In severe cases, you may need surgery to correct GERD, but you may still have to continue with these diet and self-care changes to keep GERD from returning.

You can also help reduce symptoms of postnasal drip by:

  • drinking warm liquids like hot tea
  • using OTC decongestants or antihistamines, which lower or block the chemicals that cause allergy symptoms
  • using saline nasal sprays or rinses
  • sleeping with your head elevated

Both GERD and postnasal drip can cause symptoms like:

  • throat irritation
  • chronic cough
  • feeling like you need to clear your throat
  • difficulty swallowing
  • hoarseness
  • nausea
  • bad breath

If you’re experiencing these symptoms and you don’t have an acute infection — or an infection that happens suddenly — or other sudden explanation, you may want to talk with a doctor or healthcare professional.

Several things can cause postnasal drip, and many of them are fleeting. But GERD can be caused by issues that require more medical attention, maybe even surgery.

The main symptom of GERD is heartburn. Although heartburn is common, frequent or persistent heartburn may be caused by GERD. Talk with a doctor or healthcare professional if you get heartburn more than twice a week.

Your doctor or healthcare professional will do a physical examination and ask you about your personal and family medical history, as well as any medications you’re taking.
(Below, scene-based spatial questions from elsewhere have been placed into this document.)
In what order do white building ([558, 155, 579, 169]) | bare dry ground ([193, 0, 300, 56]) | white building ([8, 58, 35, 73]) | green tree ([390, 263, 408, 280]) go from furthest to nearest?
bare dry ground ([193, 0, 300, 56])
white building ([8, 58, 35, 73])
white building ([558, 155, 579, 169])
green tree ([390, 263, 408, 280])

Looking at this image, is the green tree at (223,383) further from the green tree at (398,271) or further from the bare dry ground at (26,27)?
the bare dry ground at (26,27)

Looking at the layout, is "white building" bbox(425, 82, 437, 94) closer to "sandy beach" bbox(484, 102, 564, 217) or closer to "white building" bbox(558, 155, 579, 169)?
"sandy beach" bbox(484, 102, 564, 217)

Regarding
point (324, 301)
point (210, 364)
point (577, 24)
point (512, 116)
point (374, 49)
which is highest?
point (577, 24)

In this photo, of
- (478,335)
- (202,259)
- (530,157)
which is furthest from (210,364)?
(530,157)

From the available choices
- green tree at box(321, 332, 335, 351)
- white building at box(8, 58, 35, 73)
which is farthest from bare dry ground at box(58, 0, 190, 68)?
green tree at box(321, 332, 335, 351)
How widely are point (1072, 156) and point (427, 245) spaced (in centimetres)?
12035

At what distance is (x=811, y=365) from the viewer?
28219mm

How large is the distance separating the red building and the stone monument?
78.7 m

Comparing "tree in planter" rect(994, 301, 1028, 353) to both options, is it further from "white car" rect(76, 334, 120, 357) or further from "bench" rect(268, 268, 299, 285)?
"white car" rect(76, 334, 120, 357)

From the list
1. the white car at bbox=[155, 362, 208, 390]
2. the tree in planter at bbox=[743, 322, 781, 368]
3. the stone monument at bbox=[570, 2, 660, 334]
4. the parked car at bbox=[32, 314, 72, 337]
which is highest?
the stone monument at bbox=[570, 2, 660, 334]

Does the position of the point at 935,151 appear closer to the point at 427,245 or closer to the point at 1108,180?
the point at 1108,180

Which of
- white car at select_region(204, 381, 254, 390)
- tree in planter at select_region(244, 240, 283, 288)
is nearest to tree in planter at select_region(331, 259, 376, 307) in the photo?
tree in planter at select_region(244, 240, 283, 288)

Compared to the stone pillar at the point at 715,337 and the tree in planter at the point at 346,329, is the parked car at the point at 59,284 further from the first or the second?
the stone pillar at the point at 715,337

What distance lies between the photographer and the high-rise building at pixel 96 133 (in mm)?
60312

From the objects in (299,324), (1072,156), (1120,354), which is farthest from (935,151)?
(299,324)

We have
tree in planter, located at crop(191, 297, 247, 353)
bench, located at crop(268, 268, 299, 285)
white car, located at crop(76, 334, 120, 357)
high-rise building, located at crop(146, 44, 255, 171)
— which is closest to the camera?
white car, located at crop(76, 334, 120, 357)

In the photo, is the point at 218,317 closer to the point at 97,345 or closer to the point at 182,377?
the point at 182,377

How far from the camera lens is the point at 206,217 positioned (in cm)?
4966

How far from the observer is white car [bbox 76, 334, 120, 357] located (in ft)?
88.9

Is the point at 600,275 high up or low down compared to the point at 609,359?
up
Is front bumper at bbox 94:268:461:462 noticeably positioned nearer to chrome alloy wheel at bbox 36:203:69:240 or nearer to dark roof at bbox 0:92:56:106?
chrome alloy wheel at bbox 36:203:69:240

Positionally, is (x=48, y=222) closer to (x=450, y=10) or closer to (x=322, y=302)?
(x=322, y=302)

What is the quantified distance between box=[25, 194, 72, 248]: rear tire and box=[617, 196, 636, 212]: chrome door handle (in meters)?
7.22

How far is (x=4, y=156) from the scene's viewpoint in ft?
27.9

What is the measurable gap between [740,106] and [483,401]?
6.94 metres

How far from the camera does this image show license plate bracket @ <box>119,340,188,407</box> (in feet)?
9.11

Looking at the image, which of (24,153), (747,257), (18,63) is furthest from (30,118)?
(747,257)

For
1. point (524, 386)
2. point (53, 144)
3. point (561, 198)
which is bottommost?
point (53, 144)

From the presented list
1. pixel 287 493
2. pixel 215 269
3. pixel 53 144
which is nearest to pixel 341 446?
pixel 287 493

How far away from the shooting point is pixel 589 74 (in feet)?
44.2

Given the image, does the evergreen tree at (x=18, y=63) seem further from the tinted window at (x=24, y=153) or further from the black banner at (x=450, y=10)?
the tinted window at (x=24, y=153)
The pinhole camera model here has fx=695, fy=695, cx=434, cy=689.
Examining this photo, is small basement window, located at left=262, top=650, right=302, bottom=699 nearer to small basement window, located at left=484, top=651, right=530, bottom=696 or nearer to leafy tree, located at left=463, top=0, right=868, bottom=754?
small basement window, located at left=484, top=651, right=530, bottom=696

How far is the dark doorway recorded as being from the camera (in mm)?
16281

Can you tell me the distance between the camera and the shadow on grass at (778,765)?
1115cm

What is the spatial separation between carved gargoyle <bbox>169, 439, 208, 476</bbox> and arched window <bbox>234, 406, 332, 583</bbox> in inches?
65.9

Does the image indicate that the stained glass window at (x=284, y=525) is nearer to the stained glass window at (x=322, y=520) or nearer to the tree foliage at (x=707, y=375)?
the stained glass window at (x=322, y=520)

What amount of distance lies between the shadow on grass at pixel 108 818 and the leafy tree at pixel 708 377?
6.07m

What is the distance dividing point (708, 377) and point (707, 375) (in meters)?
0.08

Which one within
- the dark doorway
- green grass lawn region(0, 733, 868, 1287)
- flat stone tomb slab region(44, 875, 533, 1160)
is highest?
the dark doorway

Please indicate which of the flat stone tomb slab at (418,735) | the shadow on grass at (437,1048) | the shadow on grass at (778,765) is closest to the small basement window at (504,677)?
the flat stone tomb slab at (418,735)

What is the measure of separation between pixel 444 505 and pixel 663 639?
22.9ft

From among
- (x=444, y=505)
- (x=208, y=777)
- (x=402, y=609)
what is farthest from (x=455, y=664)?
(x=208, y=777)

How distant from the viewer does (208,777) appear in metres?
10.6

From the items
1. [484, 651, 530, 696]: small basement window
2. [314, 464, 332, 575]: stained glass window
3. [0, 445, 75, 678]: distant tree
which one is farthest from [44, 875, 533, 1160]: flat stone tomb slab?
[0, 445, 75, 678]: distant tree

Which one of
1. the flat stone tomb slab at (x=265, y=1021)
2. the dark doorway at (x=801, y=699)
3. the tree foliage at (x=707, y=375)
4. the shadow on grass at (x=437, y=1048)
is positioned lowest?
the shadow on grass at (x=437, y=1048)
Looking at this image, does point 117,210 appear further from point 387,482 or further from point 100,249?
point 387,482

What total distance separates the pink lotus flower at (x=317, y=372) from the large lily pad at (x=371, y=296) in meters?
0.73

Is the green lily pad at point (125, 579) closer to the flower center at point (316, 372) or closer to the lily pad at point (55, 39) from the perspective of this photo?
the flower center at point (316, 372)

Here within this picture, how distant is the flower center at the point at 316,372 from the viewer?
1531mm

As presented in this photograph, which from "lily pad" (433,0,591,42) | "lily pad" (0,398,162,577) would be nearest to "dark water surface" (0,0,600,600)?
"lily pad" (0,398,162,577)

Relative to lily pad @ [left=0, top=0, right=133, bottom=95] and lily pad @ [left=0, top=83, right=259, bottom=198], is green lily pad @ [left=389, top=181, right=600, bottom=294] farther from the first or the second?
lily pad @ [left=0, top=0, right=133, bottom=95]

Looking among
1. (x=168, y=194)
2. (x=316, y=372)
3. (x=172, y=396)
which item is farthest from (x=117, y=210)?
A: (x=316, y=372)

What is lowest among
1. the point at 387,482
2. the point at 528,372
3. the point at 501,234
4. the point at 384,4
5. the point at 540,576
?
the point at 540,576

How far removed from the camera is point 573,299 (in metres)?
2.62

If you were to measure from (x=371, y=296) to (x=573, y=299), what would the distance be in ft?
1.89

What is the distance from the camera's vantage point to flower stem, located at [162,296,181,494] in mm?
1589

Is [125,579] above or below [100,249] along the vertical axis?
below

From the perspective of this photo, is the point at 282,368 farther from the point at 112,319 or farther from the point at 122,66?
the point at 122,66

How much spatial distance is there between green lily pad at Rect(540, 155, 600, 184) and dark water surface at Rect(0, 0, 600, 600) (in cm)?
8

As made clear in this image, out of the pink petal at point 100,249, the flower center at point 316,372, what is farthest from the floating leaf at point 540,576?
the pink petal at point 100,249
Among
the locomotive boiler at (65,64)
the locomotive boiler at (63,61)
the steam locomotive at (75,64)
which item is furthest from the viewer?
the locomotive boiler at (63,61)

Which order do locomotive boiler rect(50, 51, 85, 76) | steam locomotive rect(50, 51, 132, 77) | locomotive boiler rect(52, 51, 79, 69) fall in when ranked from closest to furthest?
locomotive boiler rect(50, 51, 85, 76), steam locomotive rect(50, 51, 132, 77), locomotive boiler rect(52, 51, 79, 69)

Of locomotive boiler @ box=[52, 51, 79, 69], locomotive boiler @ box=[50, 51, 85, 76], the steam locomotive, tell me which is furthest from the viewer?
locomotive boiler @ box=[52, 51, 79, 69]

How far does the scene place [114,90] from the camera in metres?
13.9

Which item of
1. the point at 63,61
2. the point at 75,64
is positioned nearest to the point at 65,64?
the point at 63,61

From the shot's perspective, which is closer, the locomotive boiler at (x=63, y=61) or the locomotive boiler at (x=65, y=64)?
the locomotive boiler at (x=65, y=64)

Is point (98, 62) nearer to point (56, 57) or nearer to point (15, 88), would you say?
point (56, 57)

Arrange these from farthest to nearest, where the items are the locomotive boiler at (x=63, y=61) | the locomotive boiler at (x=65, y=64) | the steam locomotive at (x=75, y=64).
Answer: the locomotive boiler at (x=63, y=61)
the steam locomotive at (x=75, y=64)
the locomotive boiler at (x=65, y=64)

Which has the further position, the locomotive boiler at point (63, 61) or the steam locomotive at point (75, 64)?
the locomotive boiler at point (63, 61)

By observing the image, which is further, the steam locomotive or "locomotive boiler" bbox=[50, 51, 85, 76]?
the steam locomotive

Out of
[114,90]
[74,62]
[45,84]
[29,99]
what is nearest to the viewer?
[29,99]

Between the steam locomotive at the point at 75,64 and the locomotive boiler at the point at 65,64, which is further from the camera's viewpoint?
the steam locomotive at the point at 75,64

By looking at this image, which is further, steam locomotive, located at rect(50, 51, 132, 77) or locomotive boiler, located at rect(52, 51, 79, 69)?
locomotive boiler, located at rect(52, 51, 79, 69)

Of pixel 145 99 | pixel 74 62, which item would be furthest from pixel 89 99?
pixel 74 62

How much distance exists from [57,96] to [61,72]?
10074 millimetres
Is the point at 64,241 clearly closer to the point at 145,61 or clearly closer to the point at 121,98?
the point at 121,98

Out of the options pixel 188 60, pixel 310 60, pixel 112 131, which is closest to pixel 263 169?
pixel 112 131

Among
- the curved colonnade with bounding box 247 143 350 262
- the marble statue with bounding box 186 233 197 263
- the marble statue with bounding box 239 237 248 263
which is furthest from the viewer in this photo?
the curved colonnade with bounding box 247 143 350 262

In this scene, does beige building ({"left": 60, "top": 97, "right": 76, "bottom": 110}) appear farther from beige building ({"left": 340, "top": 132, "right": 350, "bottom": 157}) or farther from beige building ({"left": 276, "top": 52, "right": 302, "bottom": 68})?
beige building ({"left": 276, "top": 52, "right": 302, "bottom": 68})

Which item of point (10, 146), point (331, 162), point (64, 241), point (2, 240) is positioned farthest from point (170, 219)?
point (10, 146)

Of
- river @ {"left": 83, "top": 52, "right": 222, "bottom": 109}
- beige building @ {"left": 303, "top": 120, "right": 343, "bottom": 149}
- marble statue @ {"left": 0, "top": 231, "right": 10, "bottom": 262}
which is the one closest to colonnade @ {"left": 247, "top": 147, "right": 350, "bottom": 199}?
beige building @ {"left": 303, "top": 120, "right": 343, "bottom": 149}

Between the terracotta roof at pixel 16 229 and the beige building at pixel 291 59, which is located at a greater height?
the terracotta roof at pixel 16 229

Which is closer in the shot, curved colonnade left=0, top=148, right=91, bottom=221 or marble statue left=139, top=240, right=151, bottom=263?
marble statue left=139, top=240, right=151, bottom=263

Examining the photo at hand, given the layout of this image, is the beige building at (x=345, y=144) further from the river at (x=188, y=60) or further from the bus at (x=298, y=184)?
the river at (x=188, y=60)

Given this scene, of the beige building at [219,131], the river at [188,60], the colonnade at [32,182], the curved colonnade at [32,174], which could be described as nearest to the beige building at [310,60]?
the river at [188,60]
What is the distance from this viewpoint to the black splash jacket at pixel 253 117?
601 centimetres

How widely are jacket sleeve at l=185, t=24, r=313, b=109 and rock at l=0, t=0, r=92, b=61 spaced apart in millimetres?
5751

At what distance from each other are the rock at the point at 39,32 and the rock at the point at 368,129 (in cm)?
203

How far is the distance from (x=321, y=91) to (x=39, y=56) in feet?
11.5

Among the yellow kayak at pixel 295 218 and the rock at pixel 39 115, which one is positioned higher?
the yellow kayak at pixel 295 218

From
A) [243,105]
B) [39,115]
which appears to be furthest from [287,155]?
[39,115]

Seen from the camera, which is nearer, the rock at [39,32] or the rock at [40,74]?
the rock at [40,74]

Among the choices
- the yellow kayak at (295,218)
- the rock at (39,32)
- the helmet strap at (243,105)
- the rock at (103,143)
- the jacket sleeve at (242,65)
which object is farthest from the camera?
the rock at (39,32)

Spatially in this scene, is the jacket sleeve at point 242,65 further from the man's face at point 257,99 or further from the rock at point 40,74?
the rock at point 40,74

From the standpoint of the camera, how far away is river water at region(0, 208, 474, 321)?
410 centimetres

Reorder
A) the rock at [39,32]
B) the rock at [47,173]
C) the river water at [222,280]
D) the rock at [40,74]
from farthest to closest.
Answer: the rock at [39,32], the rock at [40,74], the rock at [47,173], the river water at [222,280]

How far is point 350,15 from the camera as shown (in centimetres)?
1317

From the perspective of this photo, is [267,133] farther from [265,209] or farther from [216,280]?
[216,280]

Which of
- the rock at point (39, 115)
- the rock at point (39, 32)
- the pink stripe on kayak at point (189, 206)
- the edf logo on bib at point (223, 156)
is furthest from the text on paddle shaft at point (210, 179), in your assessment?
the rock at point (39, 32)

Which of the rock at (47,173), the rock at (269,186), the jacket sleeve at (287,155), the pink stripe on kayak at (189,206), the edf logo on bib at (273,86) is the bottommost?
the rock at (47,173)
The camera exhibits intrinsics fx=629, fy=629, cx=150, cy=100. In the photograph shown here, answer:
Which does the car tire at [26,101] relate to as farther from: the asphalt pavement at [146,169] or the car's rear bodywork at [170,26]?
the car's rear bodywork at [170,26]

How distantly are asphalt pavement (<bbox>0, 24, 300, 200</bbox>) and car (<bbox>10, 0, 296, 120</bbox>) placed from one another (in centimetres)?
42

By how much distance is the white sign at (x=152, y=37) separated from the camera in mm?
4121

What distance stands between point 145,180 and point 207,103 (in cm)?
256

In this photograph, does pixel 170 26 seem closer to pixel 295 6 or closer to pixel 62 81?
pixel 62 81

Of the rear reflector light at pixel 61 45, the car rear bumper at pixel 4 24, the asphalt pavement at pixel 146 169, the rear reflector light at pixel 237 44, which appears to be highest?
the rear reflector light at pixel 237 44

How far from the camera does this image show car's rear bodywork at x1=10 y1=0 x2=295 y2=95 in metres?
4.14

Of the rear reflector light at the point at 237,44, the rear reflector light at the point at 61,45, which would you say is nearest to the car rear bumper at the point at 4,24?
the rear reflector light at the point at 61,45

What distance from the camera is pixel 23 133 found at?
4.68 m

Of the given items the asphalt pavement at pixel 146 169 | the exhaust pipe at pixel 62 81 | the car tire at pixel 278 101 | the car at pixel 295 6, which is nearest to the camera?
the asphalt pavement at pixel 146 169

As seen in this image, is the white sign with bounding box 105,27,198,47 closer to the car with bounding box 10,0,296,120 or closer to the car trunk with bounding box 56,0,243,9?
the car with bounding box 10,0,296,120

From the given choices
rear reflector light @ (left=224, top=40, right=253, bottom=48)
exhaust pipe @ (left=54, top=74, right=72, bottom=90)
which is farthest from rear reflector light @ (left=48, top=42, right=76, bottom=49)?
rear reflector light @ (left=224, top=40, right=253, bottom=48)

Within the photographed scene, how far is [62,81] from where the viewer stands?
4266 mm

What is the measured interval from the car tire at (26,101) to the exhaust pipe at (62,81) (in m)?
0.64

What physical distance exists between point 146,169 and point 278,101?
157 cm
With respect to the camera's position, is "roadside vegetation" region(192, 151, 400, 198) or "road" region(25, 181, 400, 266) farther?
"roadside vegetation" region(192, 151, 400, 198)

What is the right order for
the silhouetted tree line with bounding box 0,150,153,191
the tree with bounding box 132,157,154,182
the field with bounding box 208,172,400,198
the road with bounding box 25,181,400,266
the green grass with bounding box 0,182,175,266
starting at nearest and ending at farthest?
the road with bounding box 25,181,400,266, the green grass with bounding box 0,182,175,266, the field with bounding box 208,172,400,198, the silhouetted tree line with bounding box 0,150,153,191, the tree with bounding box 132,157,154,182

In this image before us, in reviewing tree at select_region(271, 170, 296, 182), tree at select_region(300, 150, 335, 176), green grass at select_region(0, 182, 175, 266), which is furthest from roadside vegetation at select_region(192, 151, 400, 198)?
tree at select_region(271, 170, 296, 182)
Additional tests, like an endoscopy, may be needed to accurately diagnose the cause of your GERD or rule out other conditions that can affect the throat and stomach.

Many other conditions can lead to irritation in the esophagus or the overproduction of mucus or stomach acids. These include things like:

If you’re experiencing an overproduction of mucus, stomach acid, or both that’s leaving your throat feeling blocked or irritated, try making some simple changes like avoiding spicy foods and keeping your head elevated after you eat.

If home remedies do nothing to help your symptoms, you may want to schedule an appointment with your doctor or healthcare professional. There are a number of other conditions that can lead to reflux, as well as an overproduction of mucus.